Your objective | Word for word, restate the lines of the listing below from the line with "为你选歌极速版app下载官方" through the line with "海南省总工会副主席陈波一行到华体会官方网页版调研指导4.webp.jpg", and do not include the pictures.

Record extracts |

-- Opening Marker --

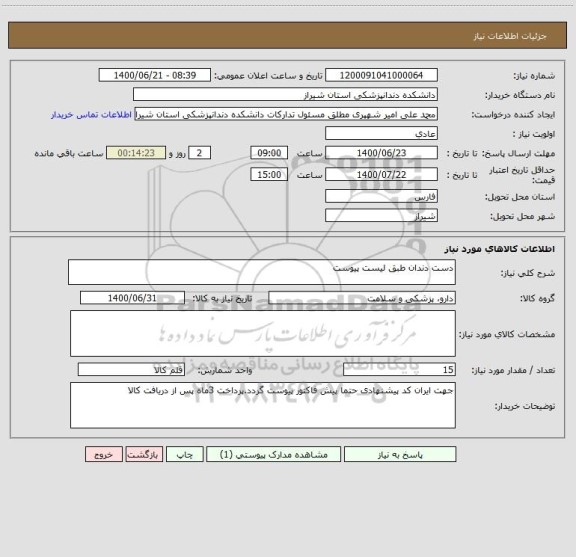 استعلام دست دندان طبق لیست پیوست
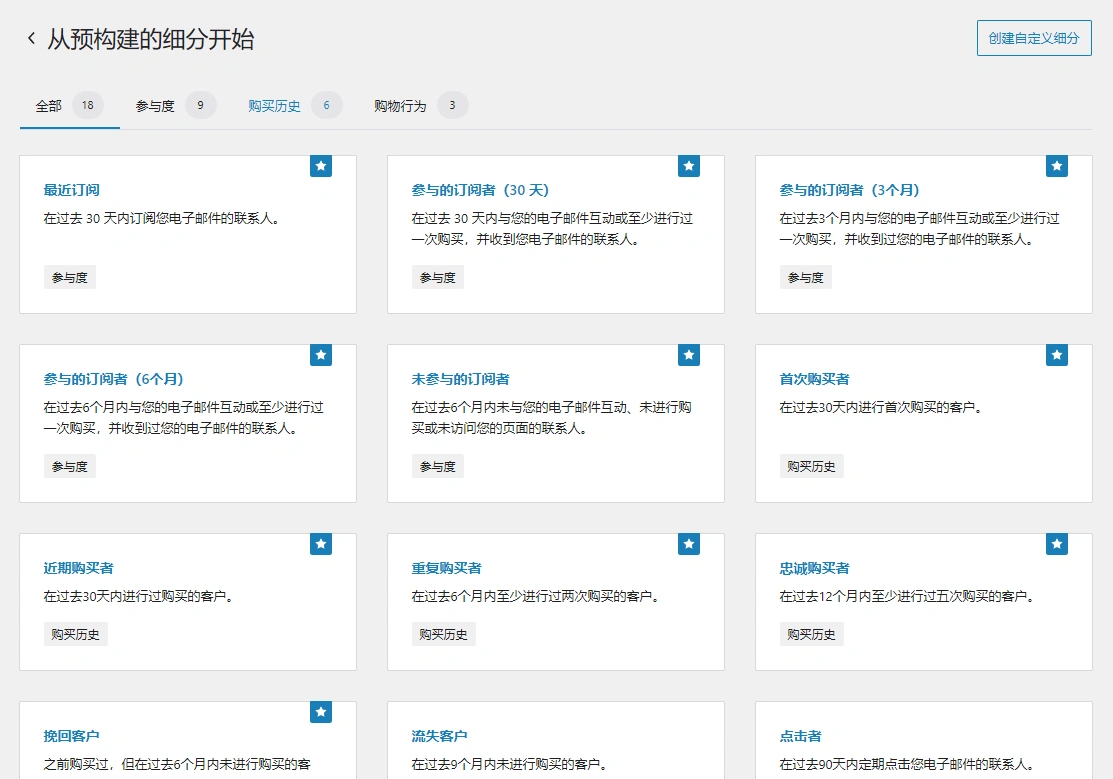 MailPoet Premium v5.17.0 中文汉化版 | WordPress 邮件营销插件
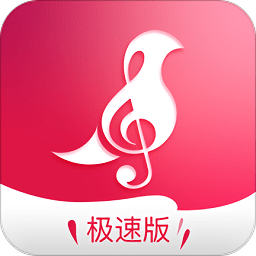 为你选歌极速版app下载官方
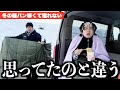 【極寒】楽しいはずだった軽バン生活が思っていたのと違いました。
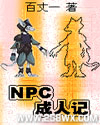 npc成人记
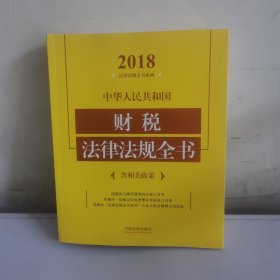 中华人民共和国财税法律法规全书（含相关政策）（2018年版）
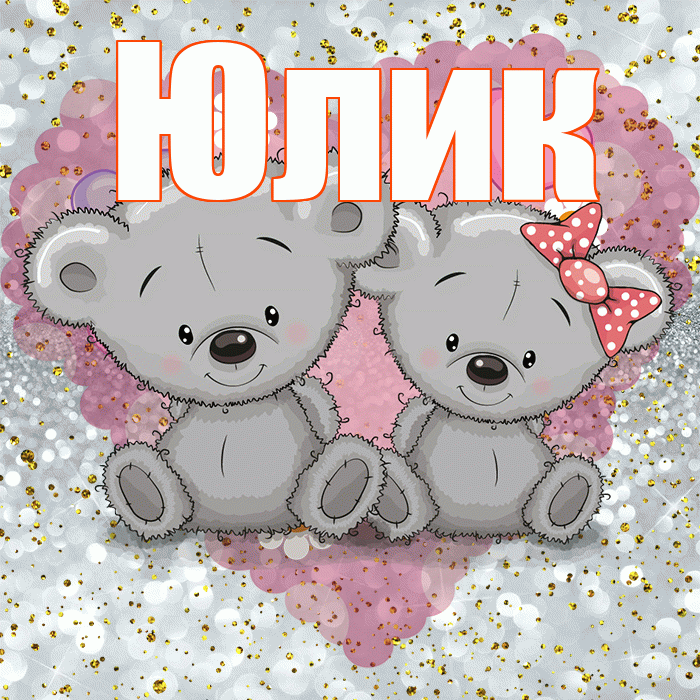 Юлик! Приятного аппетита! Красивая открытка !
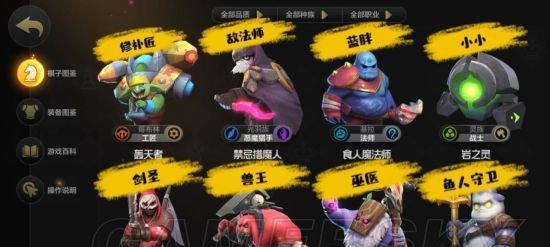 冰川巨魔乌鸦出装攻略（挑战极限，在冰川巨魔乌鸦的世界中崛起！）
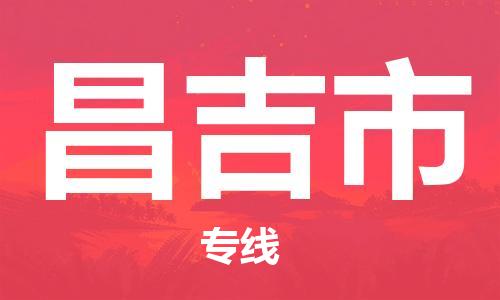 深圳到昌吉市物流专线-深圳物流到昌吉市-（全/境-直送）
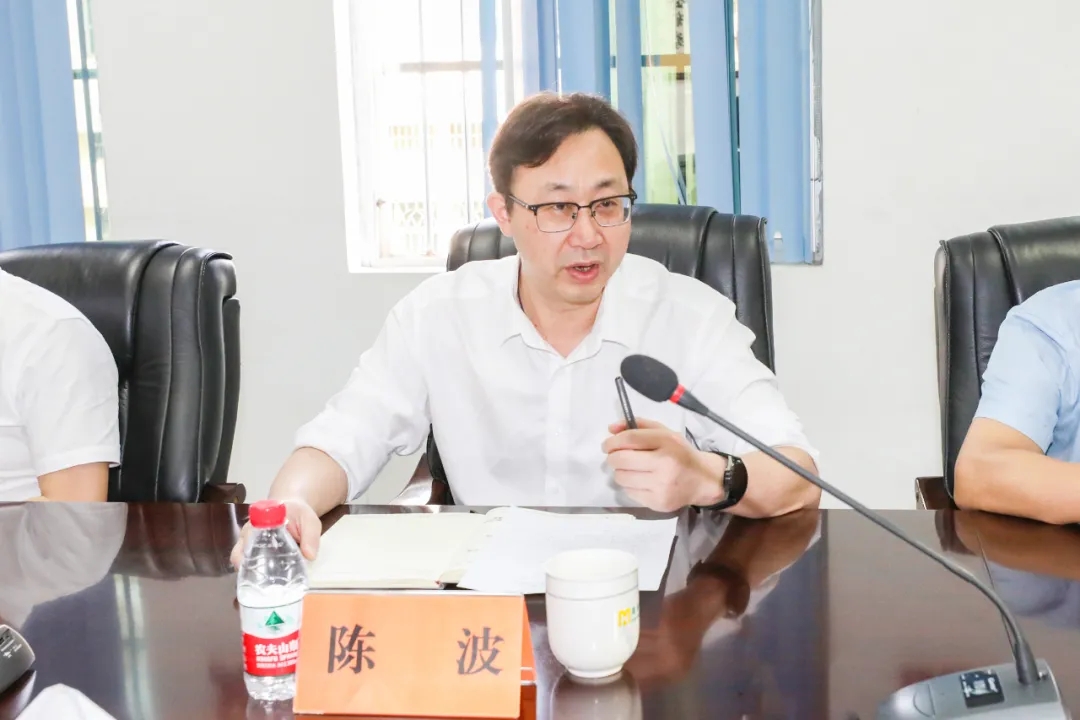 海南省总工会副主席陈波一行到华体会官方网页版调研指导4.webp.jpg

-- Closing Marker --
-- Opening Marker --

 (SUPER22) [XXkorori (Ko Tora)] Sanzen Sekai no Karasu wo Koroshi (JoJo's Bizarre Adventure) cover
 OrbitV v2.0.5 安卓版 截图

-- Closing Marker --

Output for this exercise |
 为你选歌极速版app下载官方
 【極寒】楽しいはずだった軽バン生活が思っていたのと違いました。
 npc成人记
 中华人民共和国财税法律法规全书（含相关政策）（2018年版）
 Юлик! Приятного аппетита! Красивая открытка !
 冰川巨魔乌鸦出装攻略（挑战极限，在冰川巨魔乌鸦的世界中崛起！）
 深圳到昌吉市物流专线-深圳物流到昌吉市-（全/境-直送）
 海南省总工会副主席陈波一行到华体会官方网页版调研指导4.webp.jpg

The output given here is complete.